Can you write out the listing again with "Mounting Kits" substituted for "Mounting Hardware", changing nothing else and leaving out the pictures?

Short descriptive text snippets:
# # # #

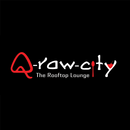 Q-raw-city APK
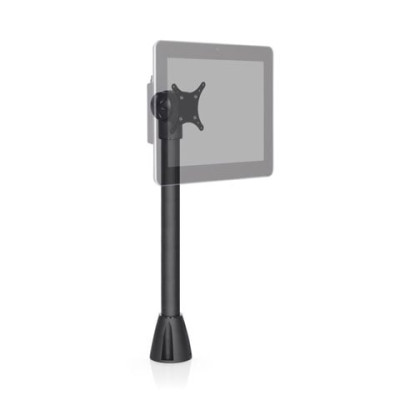 HAT Design Works 9189-36-104 Mounting Hardware and Stands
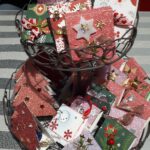 20251129_104113_resized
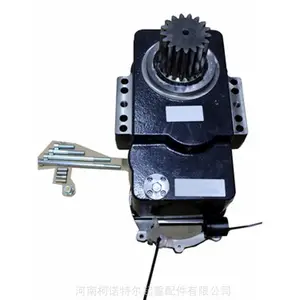 �����Ϻ�����SWF������ɽ����̩��5��GEN404NB000-D�������ٻ�����������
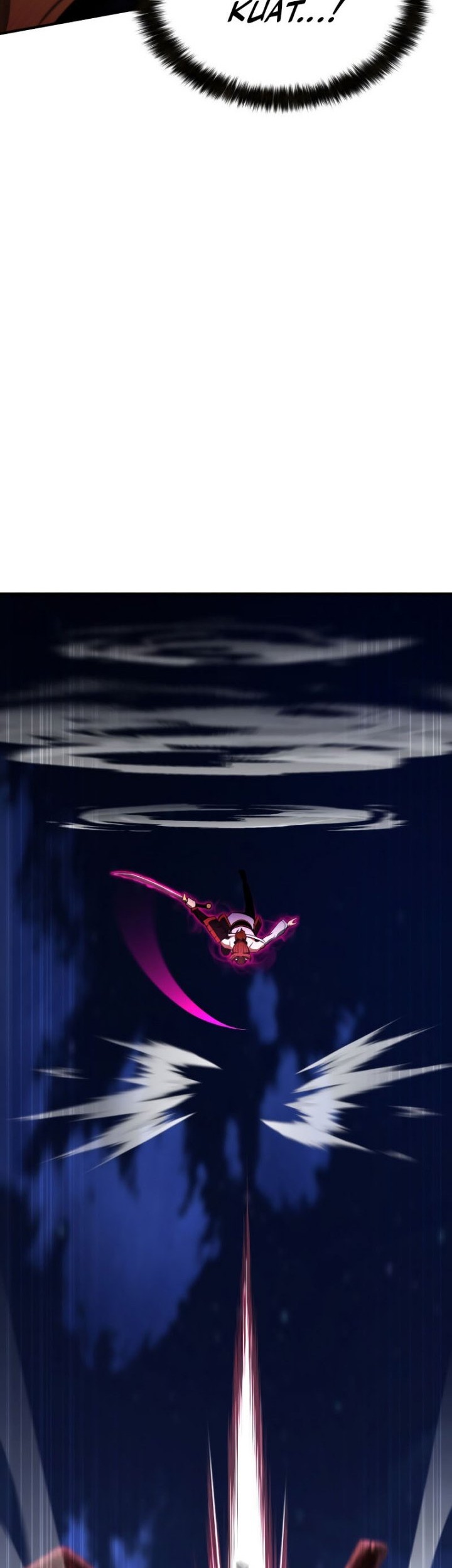 Absolute Necromancer chapter 16 halaman 27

# # # #

Your response:
 Q-raw-city APK
 HAT Design Works 9189-36-104 Mounting Kits and Stands
 20251129_104113_resized
 �����Ϻ�����SWF������ɽ����̩��5��GEN404NB000-D�������ٻ�����������
 Absolute Necromancer chapter 16 halaman 27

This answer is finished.